#### Set task 1:
Copy the passage on dealer notification word for word, from "The notice referred" to "62 FR 63598.".

Dealer Notification in the 1997 Notice
Pursuant to the Paperwork Reduction
Act, the agency published a Federal
Register notice requesting public
comment on the potential paperwork
burdens associated with the proposed
rule. 62 FR 63598–63599 (Dec. 1, 1997).
The notice referred to the agency’s
proposal to establish a time limit within
which manufacturers must notify
dealers and to a paperwork burden on
manufacturers in writing letters to
NHTSA to request a delay in providing
dealer notification beyond the five days
specified in the rule. 62 FR 63598.
Manufacturer trade associations and a
motor vehicle dealer trade association
submitted comments. AAMA again
opposed the five-day notice proposal;
AAMA’s principal argument was that
the statutory reasonable time standard
controls timing issues. AAMA added
that their position was underscored by
the agency’s retreat from a restrictive
time requirement proposed in the same
rulemaking effort to amend 49 CFR parts
573 and 577. In particular, in 1996, the
agency changed a requirement that
manufacturers provide a detailed
schedule for any owner notification
campaign in a recall that would not
begin within 30 days of the filing of a
defect and noncompliance information
report under 49 CFR 573.5 (recodified at
§ 573.6 in 2002) (Part 573 Report) or end
within 75 days of that report. AAMA
quoted language from the Federal
Register notice revising the rule
wherein the agency stated that
‘‘manufacturers will have flexibility to
tailor the recall notification schedule [to
owners] to the circumstances of the
particular recall * * * while NHTSA
will retain the ability, on a case-by-case
basis, to ensure that the timing of recall
notification is reasonable.’’ 61 FR at 275.

Data records
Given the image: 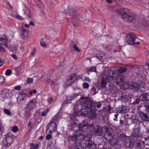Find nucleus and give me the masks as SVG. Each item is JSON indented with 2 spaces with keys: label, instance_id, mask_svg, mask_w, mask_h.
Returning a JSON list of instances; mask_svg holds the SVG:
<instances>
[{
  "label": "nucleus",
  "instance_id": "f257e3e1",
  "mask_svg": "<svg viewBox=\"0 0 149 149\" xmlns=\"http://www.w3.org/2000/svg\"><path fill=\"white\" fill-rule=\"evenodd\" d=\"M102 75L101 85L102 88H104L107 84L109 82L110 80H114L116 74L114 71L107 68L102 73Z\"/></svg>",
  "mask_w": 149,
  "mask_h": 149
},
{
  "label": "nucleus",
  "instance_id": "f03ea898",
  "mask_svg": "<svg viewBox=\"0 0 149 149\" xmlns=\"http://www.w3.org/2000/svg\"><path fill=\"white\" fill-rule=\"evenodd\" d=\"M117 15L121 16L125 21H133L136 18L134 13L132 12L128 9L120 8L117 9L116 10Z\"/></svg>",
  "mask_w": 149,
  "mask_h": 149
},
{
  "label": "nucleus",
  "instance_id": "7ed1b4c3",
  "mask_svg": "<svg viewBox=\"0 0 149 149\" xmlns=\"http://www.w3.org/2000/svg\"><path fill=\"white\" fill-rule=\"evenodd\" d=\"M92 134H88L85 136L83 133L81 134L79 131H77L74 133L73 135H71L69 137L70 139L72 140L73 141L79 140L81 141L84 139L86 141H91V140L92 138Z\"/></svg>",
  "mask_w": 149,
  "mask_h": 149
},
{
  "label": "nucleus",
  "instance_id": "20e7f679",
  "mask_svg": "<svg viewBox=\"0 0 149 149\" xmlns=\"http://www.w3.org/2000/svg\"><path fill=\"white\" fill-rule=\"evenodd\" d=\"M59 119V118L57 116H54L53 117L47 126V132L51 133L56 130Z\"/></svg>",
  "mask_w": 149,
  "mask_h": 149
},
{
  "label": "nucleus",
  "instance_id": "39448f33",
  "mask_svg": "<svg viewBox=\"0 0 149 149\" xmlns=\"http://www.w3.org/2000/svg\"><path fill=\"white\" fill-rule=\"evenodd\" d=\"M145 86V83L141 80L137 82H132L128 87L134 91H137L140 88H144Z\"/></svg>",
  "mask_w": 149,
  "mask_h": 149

#### Set task 2:
Identify each line in the records above that contains the string "instances".

#### Exercise solution 1:
The notice referred to the agency’s
proposal to establish a time limit within
which manufacturers must notify
dealers and to a paperwork burden on
manufacturers in writing letters to
NHTSA to request a delay in providing
dealer notification beyond the five days
specified in the rule. 62 FR 63598.

#### Exercise solution 2:
Returning a JSON list of instances; mask_svg holds the SVG:
<instances>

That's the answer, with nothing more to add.